## begin Material shown
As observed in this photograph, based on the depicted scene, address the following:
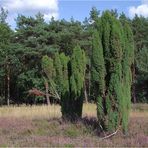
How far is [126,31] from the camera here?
14570 mm

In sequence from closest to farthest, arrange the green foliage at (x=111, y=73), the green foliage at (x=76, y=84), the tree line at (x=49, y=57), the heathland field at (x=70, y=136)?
the heathland field at (x=70, y=136)
the green foliage at (x=111, y=73)
the green foliage at (x=76, y=84)
the tree line at (x=49, y=57)

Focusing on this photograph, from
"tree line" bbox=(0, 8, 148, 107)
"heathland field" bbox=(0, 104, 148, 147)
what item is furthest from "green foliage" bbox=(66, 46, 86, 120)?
"heathland field" bbox=(0, 104, 148, 147)

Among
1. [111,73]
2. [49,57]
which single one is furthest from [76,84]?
[49,57]

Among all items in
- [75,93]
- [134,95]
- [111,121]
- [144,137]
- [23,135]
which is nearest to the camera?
[144,137]

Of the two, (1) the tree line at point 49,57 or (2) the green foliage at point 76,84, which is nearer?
(2) the green foliage at point 76,84

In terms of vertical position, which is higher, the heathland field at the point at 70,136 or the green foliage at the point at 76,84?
the green foliage at the point at 76,84

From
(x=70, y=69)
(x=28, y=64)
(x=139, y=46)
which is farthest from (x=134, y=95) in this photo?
(x=70, y=69)

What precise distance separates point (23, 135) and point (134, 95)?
4391 centimetres

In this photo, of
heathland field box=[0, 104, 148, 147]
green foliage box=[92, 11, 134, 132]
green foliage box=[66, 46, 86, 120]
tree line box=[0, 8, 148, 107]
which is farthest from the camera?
tree line box=[0, 8, 148, 107]

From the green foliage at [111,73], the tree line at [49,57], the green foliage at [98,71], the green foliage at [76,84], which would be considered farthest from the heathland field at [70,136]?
the tree line at [49,57]

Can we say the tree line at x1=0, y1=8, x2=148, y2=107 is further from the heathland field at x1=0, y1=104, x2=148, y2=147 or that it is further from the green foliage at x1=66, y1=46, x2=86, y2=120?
the heathland field at x1=0, y1=104, x2=148, y2=147

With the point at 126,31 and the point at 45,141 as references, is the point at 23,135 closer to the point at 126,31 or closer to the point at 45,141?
the point at 45,141

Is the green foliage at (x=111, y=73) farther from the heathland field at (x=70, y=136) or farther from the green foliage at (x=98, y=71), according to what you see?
the heathland field at (x=70, y=136)

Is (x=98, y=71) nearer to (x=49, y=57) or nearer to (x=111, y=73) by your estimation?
(x=111, y=73)
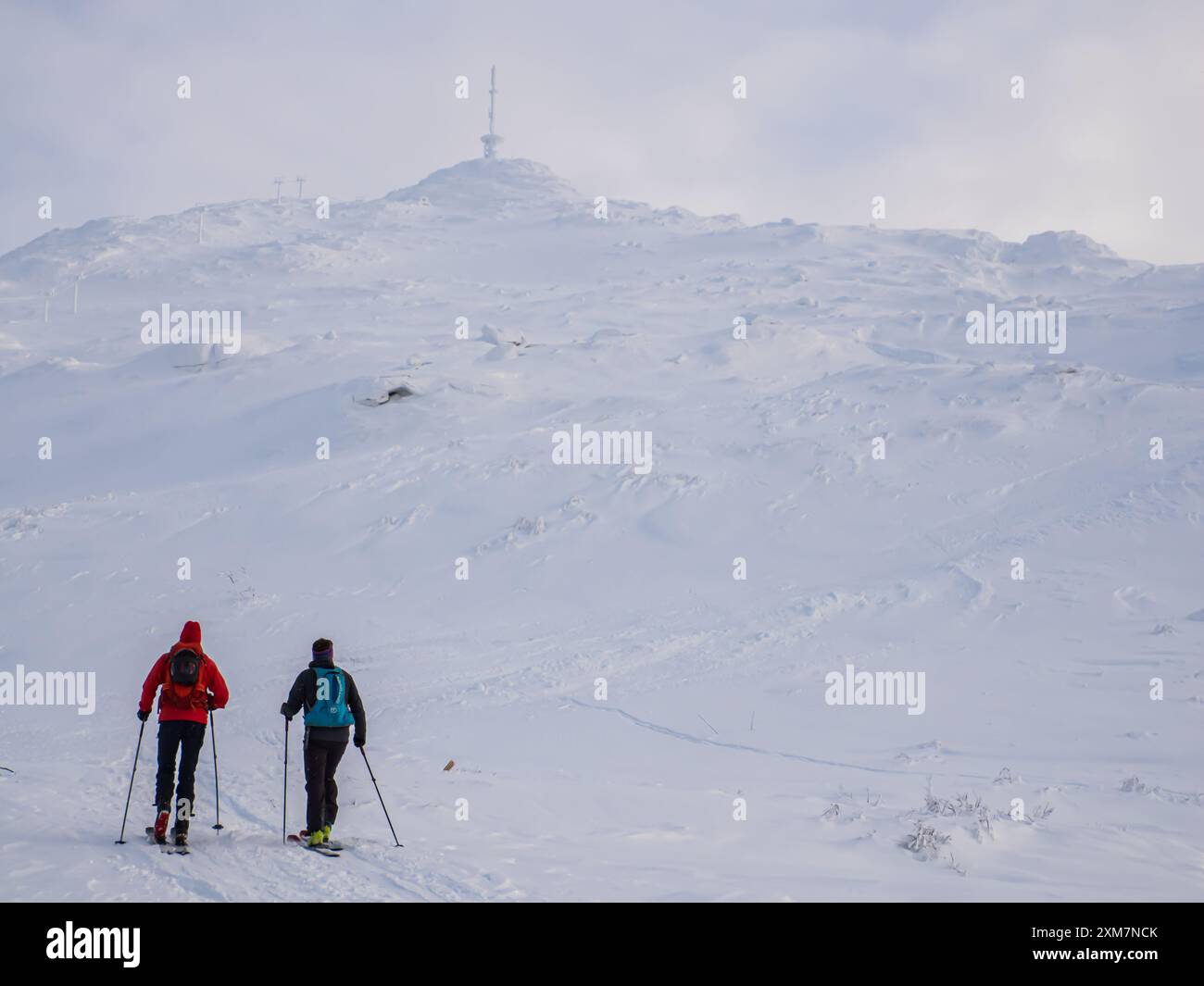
## end Material shown
> **What is required**
Convert the records above into a Markdown table with the columns Row and Text, giving each line its own numbered row and skipping blank lines. Leave the pictures out.

> **Solution to the problem**
| Row | Text |
|---|---|
| 1 | As observed in this photograph, based on the depicted scene, address the following: |
| 2 | How far is [126,31] from the camera here? |
| 3 | 14570 mm |
| 4 | In sequence from closest to farthest, arrange the green foliage at (x=111, y=73), the green foliage at (x=76, y=84), the tree line at (x=49, y=57), the heathland field at (x=70, y=136)? |
| 5 | the heathland field at (x=70, y=136) |
| 6 | the green foliage at (x=111, y=73) |
| 7 | the green foliage at (x=76, y=84) |
| 8 | the tree line at (x=49, y=57) |
| 9 | Focusing on this photograph, from |
| 10 | "tree line" bbox=(0, 8, 148, 107) |
| 11 | "heathland field" bbox=(0, 104, 148, 147) |
| 12 | what item is furthest from "green foliage" bbox=(66, 46, 86, 120)? |
| 13 | "heathland field" bbox=(0, 104, 148, 147) |
| 14 | Among |
| 15 | 1. [111,73] |
| 16 | 2. [49,57] |
| 17 | which single one is furthest from [76,84]? |
| 18 | [49,57] |
| 19 | Among all items in |
| 20 | - [75,93] |
| 21 | - [134,95] |
| 22 | - [111,121] |
| 23 | - [144,137] |
| 24 | - [23,135] |
| 25 | which is nearest to the camera? |
| 26 | [144,137] |
| 27 | Of the two, (1) the tree line at point 49,57 or (2) the green foliage at point 76,84, which is nearer? |
| 28 | (2) the green foliage at point 76,84 |
| 29 | In terms of vertical position, which is higher, the heathland field at the point at 70,136 or the green foliage at the point at 76,84? |
| 30 | the green foliage at the point at 76,84 |
| 31 | From |
| 32 | (x=70, y=69) |
| 33 | (x=28, y=64) |
| 34 | (x=139, y=46) |
| 35 | which is farthest from (x=134, y=95) in this photo? |
| 36 | (x=70, y=69) |
| 37 | What precise distance separates point (23, 135) and point (134, 95)? |
| 38 | 4391 centimetres |
| 39 | In this photo, of |
| 40 | heathland field box=[0, 104, 148, 147] |
| 41 | green foliage box=[92, 11, 134, 132] |
| 42 | green foliage box=[66, 46, 86, 120] |
| 43 | tree line box=[0, 8, 148, 107] |
| 44 | which is farthest from the camera? |
| 45 | tree line box=[0, 8, 148, 107] |
| 46 | From the green foliage at [111,73], the tree line at [49,57], the green foliage at [98,71], the green foliage at [76,84], which would be considered farthest from the heathland field at [70,136]? |
| 47 | the tree line at [49,57] |
| 48 | Can we say the tree line at x1=0, y1=8, x2=148, y2=107 is further from the heathland field at x1=0, y1=104, x2=148, y2=147 or that it is further from the green foliage at x1=66, y1=46, x2=86, y2=120? |
| 49 | the heathland field at x1=0, y1=104, x2=148, y2=147 |
| 50 | With the point at 126,31 and the point at 45,141 as references, is the point at 23,135 closer to the point at 126,31 or closer to the point at 45,141? |
| 51 | the point at 45,141 |
| 52 | Is the green foliage at (x=111, y=73) farther from the heathland field at (x=70, y=136) or farther from the green foliage at (x=98, y=71), according to what you see? |
| 53 | the heathland field at (x=70, y=136) |
| 54 | Is (x=98, y=71) nearer to (x=49, y=57) or nearer to (x=111, y=73) by your estimation? |
| 55 | (x=111, y=73) |